Thirteen Lives non è il primo film sulle vicende dell’incidente di Tham Luang e il rischio di creare un’opera priva di originalità era davvero dietro l’angolo, eppure Ron Howard è stato capace di tenere tutto quanto ben incollato, che non è cosa di poco conto considerato il genere del film. Al cast si aggiunge anche un brillante Joel Edgerton (Obi-Wan Kenobi) nei panni di Richard Harris, un esperto di situazioni ad alto rischio che ha lavorato con Richard per diverso tempo. Il ritmo narrativo, che non perde mai il suo spessore, è incalzante e coinvolgente, non brancolando ma mettendo in scena un risultato finale convincente ed appassionante.
Il rischio che potesse essere il classico film drammatico era in realtà tangibile, specie per il tema trattato, che non è nuovo dalle parti di Hollywood ma non è mai stato trattato con così tanta cura e rispetto per gli avvenimenti realmente accaduti. Non assistiamo soltanto a delle interpretazioni geniali, ma persino allo studio della grotta con geologi esperti giunti da alcuni paesi del mondo per salvare quei ragazzini e portarli via, come se tutti si fossero fermati, avessero smesso di correre e avessero deciso di aiutare qualcuno non per un compenso, bensì per salvarlo e basta. La morale della storia è questa: non arrendersi mai, neanche a una prigione fatta di roccia e pietre appuntite.
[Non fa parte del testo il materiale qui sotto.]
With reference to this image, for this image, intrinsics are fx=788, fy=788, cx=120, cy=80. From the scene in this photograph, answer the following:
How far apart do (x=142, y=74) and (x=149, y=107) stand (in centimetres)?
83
Un racconto commovente: Thirteen Lives è la storia di tutti
Molto spesso ci domandiamo quale messaggio conservino i film e le serie televisive, e in che modo esse vengano trattate dai registi, se con passione e intelligenza, oppure in maniera scontata e dimenticabile. Il secondo non è il caso di Thirteen Lives, perché la regia riesce a non annoiare e a tenere incollati allo schermo, facendoci sentire il peso di quegli istanti come se fossimo noi all’interno dello schermo.
Quanto è accaduto in Thailandia, in effetti, ci avrebbe potuto riguardare direttamente come è accaduto con i genitori dei ragazzini, che non sapevano se li avrebbero mai riabbracciati. I dialoghi più commoventi, in tal senso, sono proprio quelli tra gli esperti e i parenti, con qualcuno di loro che ha persino perso la speranza e chiede soltanto il corpo del figlioletto. Questo è un esempio che ha rappresentato un vero e proprio macigno, che Ron Howard ha deciso di inserire per far capire meglio la gravità della situazione, ormai sempre più delicata dopo ogni ora.
Si sarebbe potuto accontentare, tralasciando i soccorritori e le loro paure, e invece li ha coinvolti, parlando direttamente di loro e del piano per salvare i ragazzini, scegliendo un approccio diverso, che a noi ha piacevolmente colpito e convinto dall’inizio alla fine, arrivando al suo obiettivo. È un film consigliato a chiunque stia cercando una rappresentazione fedele dei fatti avvenuti a Tham Luang con un cast stellare e un regista che si prende tutti i rischi del caso, confezionando un’opera particolareggiata. Non potevamo chiedere di meglio.